Regarding Response to a Cyber Attack

A1. A cyber attack is defined as abuse of information and communications networks, information systems to make an unauthorized access, steal, falsify or destroy information, cause information systems to cease functioning or to malfunction, execute a malicious program or implement a DDoS attack (distributed denial of service attack) through cyberspace. As cyberspace expands, cyber attacks can cause serious damages across a wide range of social activities. Furthermore, it remains difficult to identify the sources of cyber attacks and deter them from happening. As a result, response to cyber attacks has become a significant issue in national security and crisis management.

A2. The Ministry of Defense (MOD) and the Self-Defense Forces (SDF) have a framework for responding to cyber attacks against their own information systems and networks.

Within this framework, the Cyber Defense Group was established in March 2014 as a joint unit under the SDF C4 (Command, Control, Communication & Computers) Systems Command. The Cyber Defense Group is responsible for monitoring information and communications networks and responding to cyber attacks on a round-the-clock basis.

Concerning the preparedness for each SDF service, the GSDF System Protection Unit, the MSDF Communication Security Group and the ASDF Computer Security Evaluation Squadron have engaged in monitoring and protecting their own information systems.

(Click to enlarge image)

(Click to enlarge image)

A3. Since it is difficult for the MOD/SDF alone to achieve stable use of cyberspace, they work closely with relevant ministries and agencies such as the National center of Incident readiness and Strategy for Cybersecurity (NISC).

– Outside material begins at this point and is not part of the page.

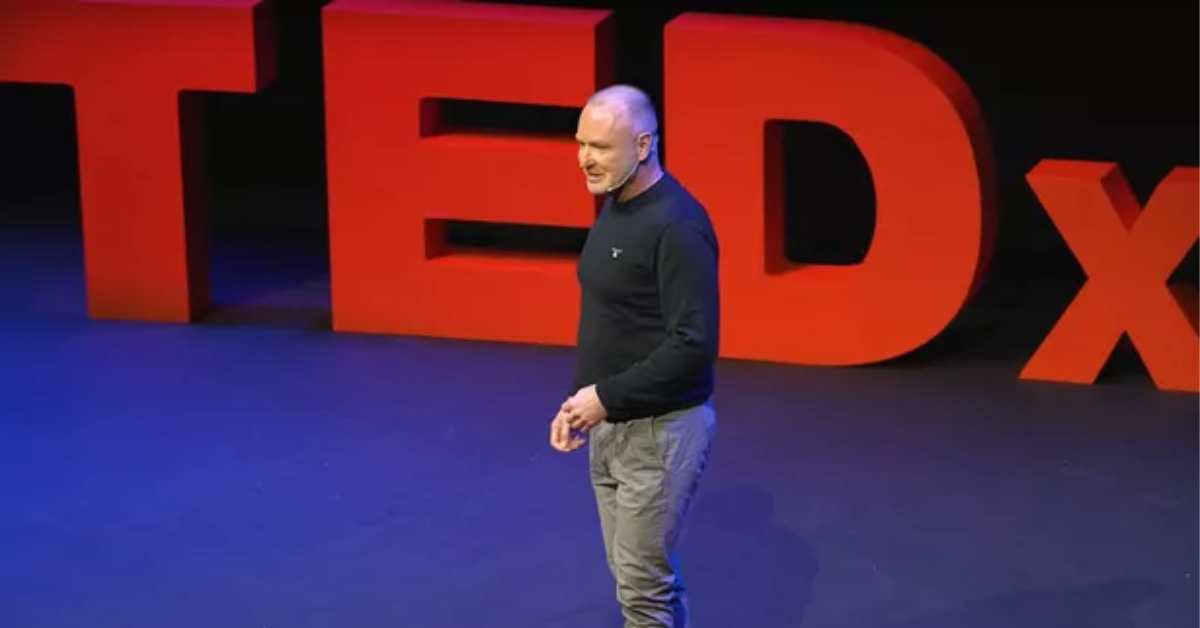 Owen O'Kane Speaking at TEDx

With respect to Japan-U.S. cooperation concerning cyberspace, the Guidelines for Japan-U.S. Defense Cooperation revised in April 2015 and the Joint Statement of the U.S.-Japan Cyber Defense Policy Working Group issued in May of the same year cite the development of a system of prompt and appropriate information sharing and protection of critical infrastructure on which the SDFs and the U.S. Forces rely in the execution of their missions as areas of cooperation between the Japanese and U.S. governments and prescribe measures to ensure the resiliency of individual networks and systems and implementation of educational exchanges and joint exercises as initiatives of the SDFs and the U.S. Forces. Based on these policy guidelines, the MOD/SDF will accelerate the Japan-U.S. cyber defense cooperation.

As for relationships with other countries, the MOD/SDF is promoting information sharing and other cooperation with relevant countries and international organizations, including the United Kingdom, Australia, Estonia and NATO, at various levels.

(Click to enlarge image)

A4. In order to respond to cyber attacks on its own information systems and networks, the MOD/SDF has developed cybersecurity capabilities through measures such as enhancing resiliency, strengthening the information-gathering and investigation/analysis and developing a practical training environment that can verify the cybersecurity response capabilities.

In addition, the MOD/SDF has taken into consideration establishing a career path with the focus on personnel training, enhancing education and using outside experts in order to efficiently train and secure cyber personnel.

In order to ensure effective response to cyber attacks, the MOD/SDF intends to continue systematic consideration of measures to enhance the response capabilities, such as strengthening the Cyber Defense Group, and training and securing personnel.